• Given exercise
List each line of the records below that contains the word "green".

• Stored data
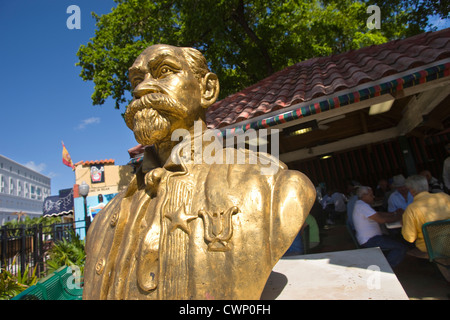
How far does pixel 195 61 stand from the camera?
1598mm

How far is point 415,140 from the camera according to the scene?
8.75 metres

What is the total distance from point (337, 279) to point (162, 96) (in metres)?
1.53

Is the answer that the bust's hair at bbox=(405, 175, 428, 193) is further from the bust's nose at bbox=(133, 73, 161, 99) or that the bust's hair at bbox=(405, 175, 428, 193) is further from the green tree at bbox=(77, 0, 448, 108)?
the green tree at bbox=(77, 0, 448, 108)

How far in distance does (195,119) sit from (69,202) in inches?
728

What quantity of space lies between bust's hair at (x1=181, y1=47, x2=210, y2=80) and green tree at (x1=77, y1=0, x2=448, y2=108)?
6.85 meters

• Solved exercise
Is the answer that the bust's hair at bbox=(405, 175, 428, 193) is further from the bust's nose at bbox=(133, 73, 161, 99) or that the bust's hair at bbox=(405, 175, 428, 193) is further from the green tree at bbox=(77, 0, 448, 108)?
the green tree at bbox=(77, 0, 448, 108)
What quantity of space lies between bust's hair at (x1=181, y1=47, x2=210, y2=80) and green tree at (x1=77, y1=0, x2=448, y2=108)?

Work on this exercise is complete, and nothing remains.